Le grand bouquet (1995), huile sur toile. 

S’il ne triompha jamais de ce peu de considération que son succès populaire aggravait toujours plus, l’histoire eut pu lui rendre justice plus tôt et saluer son œuvre comme un cas exceptionnel. D’abord, parce qu’il peignait tous les jours, inlassablement, s’astreignant à des horaires stricts : “Travailler au moins (manuellement) quatre à cinq heures par jour et tous les jours – ne faillir à cela sous aucun prétexte – travailler sans arrêt mentalement.
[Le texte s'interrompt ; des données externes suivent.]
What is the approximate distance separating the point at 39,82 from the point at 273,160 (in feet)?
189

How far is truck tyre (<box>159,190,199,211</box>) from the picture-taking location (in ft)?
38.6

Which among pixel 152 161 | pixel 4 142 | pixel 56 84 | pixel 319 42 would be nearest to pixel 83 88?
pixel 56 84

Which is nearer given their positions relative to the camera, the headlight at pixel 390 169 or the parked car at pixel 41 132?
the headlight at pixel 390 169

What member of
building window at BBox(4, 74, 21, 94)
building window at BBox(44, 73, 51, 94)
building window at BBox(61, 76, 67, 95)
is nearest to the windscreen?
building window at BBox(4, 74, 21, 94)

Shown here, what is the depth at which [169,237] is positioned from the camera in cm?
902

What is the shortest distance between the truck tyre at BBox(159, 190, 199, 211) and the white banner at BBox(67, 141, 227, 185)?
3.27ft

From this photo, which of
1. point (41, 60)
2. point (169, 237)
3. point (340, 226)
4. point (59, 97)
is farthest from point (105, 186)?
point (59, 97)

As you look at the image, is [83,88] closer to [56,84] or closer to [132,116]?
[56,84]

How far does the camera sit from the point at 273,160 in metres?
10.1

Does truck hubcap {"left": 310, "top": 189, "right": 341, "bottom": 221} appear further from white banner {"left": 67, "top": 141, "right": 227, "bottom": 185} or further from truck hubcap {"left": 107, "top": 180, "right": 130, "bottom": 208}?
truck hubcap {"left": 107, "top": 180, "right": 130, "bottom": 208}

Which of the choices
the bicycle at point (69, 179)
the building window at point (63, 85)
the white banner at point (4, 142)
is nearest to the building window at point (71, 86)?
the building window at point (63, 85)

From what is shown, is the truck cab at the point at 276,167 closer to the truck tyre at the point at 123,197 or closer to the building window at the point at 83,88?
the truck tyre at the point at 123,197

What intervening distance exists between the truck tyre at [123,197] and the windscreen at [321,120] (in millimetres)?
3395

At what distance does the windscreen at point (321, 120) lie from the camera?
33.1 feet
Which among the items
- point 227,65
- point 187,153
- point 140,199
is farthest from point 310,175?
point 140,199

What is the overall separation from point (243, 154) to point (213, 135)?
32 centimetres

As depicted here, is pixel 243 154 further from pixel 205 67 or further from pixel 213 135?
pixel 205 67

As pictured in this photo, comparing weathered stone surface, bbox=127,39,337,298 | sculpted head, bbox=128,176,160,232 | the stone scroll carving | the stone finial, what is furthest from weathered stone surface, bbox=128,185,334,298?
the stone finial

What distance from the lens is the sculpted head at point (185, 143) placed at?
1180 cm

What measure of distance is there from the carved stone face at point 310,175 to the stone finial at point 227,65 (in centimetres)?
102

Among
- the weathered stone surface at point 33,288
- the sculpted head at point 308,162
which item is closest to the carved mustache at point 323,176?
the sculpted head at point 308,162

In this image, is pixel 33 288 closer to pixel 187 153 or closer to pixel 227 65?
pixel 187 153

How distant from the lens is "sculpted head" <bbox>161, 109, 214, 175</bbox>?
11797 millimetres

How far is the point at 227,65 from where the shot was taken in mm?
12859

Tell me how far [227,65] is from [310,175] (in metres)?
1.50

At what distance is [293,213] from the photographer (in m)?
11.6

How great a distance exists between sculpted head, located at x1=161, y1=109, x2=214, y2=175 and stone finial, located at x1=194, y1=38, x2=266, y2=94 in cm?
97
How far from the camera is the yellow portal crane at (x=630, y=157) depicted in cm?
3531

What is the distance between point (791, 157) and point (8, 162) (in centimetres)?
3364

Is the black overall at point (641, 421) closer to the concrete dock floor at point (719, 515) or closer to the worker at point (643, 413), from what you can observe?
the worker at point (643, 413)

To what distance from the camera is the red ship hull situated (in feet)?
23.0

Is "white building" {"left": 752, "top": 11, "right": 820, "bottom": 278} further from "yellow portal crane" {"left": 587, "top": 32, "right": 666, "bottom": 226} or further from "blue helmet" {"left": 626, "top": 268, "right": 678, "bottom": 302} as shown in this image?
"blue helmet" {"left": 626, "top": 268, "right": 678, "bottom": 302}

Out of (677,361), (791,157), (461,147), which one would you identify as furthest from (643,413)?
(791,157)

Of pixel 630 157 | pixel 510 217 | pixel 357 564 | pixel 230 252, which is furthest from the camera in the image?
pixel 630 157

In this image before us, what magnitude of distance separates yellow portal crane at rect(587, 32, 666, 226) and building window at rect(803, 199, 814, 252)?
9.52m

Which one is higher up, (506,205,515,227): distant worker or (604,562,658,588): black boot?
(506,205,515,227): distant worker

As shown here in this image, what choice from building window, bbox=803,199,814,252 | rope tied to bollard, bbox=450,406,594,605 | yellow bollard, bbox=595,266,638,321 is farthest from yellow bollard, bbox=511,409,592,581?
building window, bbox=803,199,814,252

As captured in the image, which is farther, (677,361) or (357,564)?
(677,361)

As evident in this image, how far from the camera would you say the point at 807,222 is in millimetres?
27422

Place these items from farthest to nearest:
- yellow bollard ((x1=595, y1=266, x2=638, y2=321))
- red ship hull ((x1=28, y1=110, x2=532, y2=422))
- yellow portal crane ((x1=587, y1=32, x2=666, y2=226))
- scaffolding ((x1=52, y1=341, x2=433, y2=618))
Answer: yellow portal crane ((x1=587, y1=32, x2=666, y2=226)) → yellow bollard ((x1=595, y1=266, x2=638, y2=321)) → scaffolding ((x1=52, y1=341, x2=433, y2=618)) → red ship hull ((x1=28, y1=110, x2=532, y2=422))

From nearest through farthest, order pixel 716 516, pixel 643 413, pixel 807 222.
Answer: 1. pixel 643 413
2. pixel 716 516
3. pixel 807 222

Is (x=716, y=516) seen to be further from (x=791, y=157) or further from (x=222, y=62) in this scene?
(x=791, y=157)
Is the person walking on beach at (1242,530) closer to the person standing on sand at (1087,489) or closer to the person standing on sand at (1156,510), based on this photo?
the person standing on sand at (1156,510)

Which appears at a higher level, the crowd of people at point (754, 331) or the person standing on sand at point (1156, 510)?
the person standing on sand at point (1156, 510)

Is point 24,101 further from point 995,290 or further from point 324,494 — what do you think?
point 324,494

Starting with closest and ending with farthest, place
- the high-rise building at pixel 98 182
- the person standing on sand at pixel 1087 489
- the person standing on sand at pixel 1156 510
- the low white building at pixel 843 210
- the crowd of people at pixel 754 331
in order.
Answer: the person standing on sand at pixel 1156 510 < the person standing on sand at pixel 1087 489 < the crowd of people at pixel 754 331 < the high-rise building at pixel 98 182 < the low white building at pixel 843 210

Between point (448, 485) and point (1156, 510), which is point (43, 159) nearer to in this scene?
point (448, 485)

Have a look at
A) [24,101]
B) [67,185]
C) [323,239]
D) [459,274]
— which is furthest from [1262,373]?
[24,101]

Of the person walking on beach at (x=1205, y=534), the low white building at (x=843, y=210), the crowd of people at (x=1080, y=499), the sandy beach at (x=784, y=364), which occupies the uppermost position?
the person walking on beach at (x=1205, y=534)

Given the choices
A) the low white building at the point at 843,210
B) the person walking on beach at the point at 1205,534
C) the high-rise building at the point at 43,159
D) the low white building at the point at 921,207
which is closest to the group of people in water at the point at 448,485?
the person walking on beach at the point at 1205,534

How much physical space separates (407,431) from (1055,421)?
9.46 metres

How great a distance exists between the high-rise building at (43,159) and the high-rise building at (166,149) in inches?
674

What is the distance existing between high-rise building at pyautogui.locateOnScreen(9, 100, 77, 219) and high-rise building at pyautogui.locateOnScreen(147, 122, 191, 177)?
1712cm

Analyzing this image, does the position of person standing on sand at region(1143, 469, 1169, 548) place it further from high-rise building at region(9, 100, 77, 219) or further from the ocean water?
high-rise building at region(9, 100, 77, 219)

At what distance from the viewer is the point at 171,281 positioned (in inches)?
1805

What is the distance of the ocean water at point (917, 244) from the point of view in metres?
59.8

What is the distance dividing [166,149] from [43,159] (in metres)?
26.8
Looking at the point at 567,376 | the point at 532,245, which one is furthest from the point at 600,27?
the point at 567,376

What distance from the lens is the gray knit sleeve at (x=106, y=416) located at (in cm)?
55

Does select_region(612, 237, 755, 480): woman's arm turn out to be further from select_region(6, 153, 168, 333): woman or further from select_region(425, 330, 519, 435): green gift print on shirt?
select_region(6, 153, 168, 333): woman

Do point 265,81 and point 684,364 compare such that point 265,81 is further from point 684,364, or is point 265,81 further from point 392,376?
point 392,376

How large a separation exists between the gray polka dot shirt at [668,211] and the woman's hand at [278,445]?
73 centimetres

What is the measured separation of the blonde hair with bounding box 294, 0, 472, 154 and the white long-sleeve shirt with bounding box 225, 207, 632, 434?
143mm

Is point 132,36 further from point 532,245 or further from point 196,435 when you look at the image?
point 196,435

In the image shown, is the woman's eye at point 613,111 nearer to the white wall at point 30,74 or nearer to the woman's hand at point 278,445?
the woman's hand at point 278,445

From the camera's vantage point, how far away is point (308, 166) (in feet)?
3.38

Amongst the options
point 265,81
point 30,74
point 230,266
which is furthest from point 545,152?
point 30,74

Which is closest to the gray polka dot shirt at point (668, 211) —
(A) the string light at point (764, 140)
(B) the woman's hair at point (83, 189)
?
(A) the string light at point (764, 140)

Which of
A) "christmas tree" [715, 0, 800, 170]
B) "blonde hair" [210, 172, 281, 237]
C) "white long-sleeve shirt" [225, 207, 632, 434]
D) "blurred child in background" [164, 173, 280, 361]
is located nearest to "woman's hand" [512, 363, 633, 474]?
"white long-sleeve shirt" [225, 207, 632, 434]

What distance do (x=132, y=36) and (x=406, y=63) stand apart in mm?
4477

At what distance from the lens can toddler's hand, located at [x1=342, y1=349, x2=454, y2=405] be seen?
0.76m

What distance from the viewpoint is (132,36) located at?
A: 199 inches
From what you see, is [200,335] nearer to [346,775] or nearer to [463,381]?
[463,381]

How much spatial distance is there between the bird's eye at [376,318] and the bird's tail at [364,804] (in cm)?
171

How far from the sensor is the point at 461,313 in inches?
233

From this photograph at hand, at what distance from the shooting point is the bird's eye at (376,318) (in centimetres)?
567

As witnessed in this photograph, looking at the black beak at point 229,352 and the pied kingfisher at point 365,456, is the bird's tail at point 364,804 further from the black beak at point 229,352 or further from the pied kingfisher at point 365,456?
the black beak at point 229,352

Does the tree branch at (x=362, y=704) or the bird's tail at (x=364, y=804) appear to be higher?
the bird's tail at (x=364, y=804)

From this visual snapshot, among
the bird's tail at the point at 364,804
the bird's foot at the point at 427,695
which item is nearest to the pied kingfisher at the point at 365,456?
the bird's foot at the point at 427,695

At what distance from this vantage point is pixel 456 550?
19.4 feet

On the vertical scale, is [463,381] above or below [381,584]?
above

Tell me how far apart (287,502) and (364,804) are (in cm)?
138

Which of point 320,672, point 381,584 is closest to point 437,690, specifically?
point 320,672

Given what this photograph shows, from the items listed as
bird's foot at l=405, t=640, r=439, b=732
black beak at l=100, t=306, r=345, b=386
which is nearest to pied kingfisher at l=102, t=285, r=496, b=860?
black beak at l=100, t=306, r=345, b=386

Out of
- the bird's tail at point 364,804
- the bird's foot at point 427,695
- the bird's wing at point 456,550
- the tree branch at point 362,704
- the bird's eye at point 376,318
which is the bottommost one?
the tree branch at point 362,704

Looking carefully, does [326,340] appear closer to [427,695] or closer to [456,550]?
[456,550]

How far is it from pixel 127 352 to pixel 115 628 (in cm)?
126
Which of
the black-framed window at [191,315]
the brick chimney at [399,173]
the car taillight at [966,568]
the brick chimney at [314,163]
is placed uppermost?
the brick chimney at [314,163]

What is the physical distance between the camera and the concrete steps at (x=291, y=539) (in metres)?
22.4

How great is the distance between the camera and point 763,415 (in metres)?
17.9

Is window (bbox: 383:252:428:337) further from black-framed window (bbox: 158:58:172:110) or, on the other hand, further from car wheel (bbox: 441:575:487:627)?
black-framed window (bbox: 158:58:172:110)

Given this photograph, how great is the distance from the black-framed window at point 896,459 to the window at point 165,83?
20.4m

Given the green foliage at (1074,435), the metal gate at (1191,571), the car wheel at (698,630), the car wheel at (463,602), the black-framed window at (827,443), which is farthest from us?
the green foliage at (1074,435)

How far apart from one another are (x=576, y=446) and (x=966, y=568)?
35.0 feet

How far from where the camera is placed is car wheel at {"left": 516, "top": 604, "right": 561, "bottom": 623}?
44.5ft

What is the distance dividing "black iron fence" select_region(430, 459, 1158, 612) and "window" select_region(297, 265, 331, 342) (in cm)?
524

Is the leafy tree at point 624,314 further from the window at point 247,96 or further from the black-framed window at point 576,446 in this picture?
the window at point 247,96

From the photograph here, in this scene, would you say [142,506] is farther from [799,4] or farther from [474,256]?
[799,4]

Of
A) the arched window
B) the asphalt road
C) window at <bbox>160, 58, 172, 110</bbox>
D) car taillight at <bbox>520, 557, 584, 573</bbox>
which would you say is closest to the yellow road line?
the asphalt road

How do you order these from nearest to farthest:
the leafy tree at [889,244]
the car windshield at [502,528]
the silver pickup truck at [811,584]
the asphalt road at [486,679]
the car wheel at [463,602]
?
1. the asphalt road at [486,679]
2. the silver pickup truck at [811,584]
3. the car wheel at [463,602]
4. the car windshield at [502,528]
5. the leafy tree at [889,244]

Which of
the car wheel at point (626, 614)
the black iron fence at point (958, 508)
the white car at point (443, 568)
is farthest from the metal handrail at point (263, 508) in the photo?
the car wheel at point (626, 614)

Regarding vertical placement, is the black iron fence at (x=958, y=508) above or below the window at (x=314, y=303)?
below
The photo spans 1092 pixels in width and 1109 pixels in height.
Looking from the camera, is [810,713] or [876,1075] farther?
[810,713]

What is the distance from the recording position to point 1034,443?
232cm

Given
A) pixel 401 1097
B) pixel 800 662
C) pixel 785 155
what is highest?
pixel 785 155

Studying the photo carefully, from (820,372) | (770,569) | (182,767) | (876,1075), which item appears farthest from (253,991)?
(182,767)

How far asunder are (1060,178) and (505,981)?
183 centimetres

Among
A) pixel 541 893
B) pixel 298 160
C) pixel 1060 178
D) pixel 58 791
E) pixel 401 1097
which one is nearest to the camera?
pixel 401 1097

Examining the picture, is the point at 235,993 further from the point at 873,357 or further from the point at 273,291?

Faire une méditation recueillie tous les matins, tous les midis, tous les soirs. N’y faillir sous aucun prétexte. N’accepter sous aucun prétexte les moments inutiles (volontaires c’est entendu). Raisonner sa journée tous les soirs. Ne pas se laisser entamer l’esprit”, consigne-t-il déjà dans ses notes du 16 octobre 1945. Mais aussi pour sa compréhension du commerce de l’art, dont il tira des conclusions très warholiennes. En effet, Buffet entreprit très vite une double production, développée dans deux ateliers distincts. La première consistait en de très grands tableaux donnant lieu, systématiquement, à une exposition annuelle à la galerie Maurice Garnier, à Paris, ayant à chaque fois un “thème”. Une production de “prestige” qui visait les musées. La seconde, “à flux tendu”, déclinait ses thèmes, et reprenait les plus appréciés (les clowns, les fleurs, etc.) dans des tableaux de taille plus modeste, destinés aux appartements bourgeois. Pour celle-ci, il se fait livrer des rouleaux de toile vierge. À leur réception, il les découpe en rectangles qu’il cloue au mur et peint à la chaîne – les tableaux ne varient parfois que par quelques détails. En conséquence de quoi on parle aujourd’hui de 8 000 œuvres de Buffet – sans trop savoir s’il n’y en aurait pas franchement plus.

 

Ce n’est pas la lassitude face au dédain des institutions, mais la maladie de Parkinson, et avec elle la fin de la possibilité de peindre, qui eut raison de Bernard Buffet. Un jour, il annonça à son galeriste que le sujet de son exposition annuelle serait la mort. Cet ensemble de toiles extraordinaires représente des squelettes affublés d’accessoires et de vêtements (une fraise autour d’un cou, un costume de guerrier ou d’évêque), faisant d’eux des figures historiques – mais pour autant bien mortes. Lorsqu’il indiqua le sujet de son exposition à son galeriste, il lui dit aussi : “Pour le vernissage, je ne serai pas là.” Peu avant, il mit, en effet, fin à ses jours, en s’asphyxiant dans un sac en plastique de sa galerie, monogrammé de la signature “Bernard Buffet”.